# Stored rows start

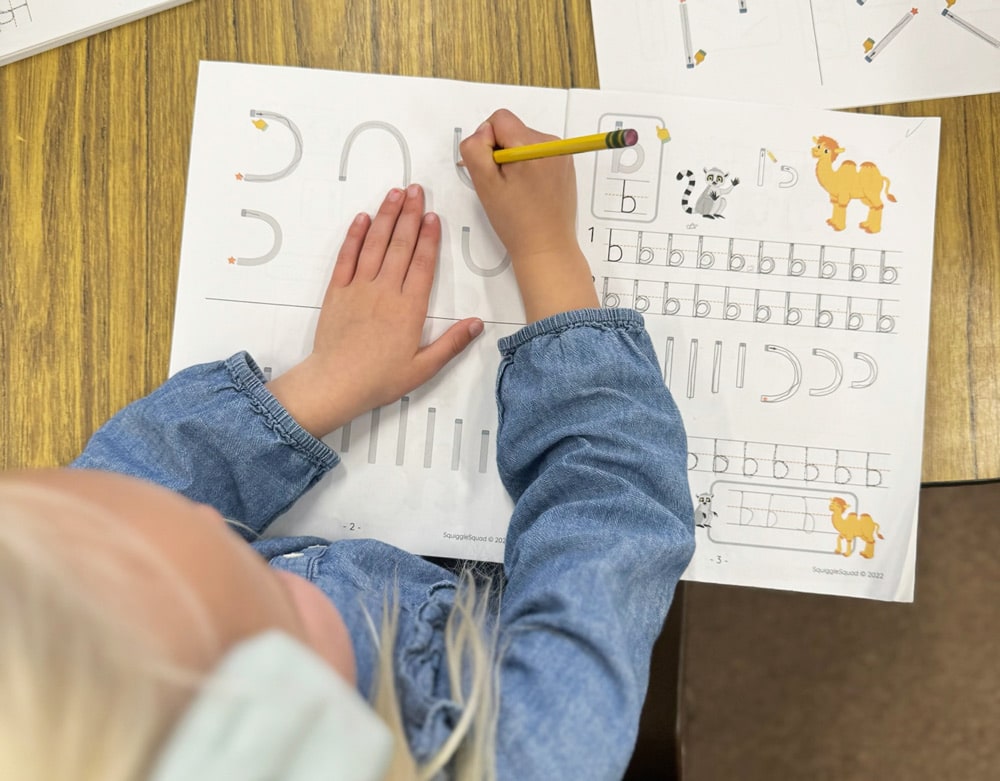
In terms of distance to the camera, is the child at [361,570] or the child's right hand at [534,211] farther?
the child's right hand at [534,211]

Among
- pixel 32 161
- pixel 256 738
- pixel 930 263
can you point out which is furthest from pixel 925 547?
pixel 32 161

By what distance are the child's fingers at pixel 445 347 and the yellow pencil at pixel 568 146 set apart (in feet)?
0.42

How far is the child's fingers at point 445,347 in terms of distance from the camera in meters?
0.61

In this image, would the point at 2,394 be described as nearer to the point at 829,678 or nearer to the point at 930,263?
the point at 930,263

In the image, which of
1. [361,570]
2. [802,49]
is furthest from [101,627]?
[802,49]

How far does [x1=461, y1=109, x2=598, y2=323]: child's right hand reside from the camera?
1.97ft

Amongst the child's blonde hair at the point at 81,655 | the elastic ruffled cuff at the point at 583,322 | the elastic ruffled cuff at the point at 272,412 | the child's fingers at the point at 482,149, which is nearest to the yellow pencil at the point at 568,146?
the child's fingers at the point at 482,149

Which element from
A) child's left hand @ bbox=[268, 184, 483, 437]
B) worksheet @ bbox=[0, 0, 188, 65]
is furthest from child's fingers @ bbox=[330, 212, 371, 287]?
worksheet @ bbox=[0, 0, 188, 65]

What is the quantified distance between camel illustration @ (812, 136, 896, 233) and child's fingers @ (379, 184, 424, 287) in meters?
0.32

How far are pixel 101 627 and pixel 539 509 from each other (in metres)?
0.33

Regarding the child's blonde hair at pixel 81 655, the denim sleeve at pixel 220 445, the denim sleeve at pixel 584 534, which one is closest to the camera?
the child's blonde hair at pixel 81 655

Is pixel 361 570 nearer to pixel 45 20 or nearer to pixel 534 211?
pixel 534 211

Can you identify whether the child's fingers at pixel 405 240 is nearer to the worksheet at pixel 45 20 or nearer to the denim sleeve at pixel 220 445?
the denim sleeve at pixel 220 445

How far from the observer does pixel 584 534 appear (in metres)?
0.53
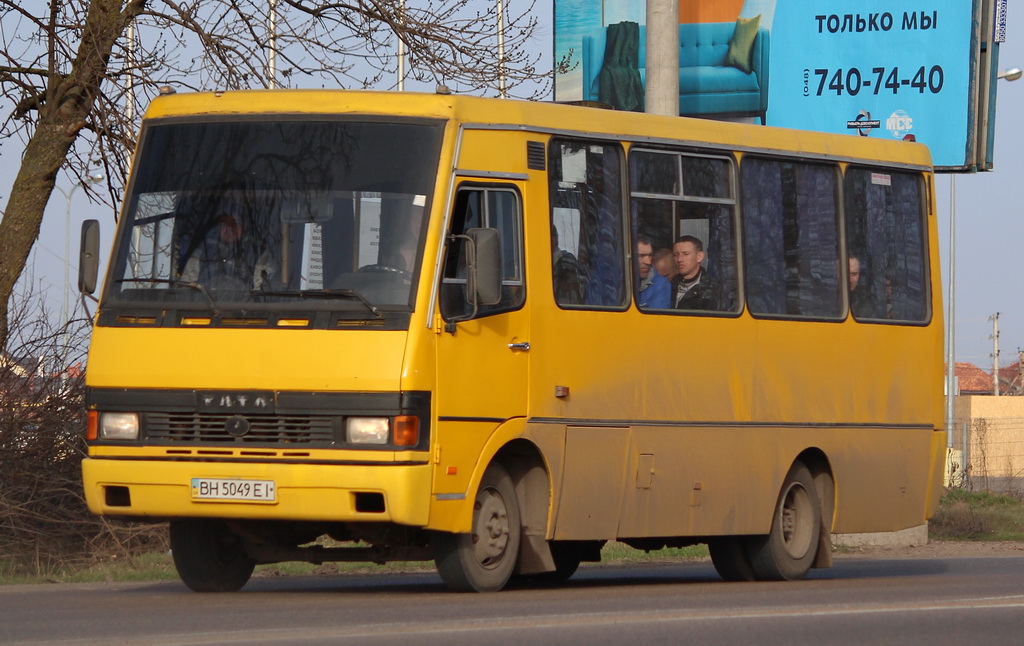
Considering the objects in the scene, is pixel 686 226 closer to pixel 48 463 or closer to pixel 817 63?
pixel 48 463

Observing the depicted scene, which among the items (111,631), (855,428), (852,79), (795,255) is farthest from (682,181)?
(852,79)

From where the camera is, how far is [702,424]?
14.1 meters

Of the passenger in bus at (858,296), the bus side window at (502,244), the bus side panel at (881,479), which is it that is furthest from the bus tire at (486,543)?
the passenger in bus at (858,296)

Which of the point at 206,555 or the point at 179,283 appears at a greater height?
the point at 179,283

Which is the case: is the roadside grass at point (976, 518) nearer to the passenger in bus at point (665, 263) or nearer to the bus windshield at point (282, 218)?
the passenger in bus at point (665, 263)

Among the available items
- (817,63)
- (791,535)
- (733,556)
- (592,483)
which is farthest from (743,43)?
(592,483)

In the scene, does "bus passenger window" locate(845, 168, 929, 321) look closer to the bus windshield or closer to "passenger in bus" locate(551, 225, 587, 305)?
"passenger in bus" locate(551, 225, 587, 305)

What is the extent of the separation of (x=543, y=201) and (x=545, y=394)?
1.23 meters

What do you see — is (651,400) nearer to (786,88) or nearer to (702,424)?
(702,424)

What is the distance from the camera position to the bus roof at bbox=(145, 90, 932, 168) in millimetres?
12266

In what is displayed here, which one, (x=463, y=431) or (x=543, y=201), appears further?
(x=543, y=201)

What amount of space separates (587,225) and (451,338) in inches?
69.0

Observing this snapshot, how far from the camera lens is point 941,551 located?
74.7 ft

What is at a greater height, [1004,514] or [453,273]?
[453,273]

# Stored rows end
# Stored rows start

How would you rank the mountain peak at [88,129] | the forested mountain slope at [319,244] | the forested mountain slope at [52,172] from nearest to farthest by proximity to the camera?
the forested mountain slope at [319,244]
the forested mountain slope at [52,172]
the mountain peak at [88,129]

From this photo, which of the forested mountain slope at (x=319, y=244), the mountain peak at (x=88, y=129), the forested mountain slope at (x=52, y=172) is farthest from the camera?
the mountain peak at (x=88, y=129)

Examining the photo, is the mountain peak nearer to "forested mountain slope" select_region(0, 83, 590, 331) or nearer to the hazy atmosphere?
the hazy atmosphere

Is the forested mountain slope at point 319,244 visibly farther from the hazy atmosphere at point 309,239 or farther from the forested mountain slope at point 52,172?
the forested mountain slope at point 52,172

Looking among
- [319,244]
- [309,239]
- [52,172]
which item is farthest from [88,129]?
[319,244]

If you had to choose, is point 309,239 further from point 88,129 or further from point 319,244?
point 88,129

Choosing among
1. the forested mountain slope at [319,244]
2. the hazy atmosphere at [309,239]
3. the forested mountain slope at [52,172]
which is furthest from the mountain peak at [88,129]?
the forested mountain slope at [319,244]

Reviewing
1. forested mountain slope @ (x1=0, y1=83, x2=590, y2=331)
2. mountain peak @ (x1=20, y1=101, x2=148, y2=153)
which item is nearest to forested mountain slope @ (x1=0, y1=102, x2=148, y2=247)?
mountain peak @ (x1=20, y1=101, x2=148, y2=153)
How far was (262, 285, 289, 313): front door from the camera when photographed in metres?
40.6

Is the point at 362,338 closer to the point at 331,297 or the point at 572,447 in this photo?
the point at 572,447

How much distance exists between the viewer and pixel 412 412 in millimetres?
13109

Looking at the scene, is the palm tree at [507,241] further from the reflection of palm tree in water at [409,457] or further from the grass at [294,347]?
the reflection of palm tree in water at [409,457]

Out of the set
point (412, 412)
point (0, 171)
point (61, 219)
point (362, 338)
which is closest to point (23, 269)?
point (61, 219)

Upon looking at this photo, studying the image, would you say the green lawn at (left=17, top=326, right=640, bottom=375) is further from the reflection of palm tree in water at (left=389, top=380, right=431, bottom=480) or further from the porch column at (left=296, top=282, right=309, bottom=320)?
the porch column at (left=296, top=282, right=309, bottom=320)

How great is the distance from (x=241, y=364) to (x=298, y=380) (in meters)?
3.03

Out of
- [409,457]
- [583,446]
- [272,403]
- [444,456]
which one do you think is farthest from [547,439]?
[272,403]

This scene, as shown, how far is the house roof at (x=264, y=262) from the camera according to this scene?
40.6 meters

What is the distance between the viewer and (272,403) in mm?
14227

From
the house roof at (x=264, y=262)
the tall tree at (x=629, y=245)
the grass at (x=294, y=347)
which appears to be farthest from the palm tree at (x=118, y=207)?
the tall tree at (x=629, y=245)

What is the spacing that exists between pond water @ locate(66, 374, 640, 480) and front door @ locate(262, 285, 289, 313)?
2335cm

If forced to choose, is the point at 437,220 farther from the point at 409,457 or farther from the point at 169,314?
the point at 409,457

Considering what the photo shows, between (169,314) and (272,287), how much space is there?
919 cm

# Stored rows end

| Aim |
State how many lines in the records contain the word "choose". Reply with the number alone.

| Written answer |
2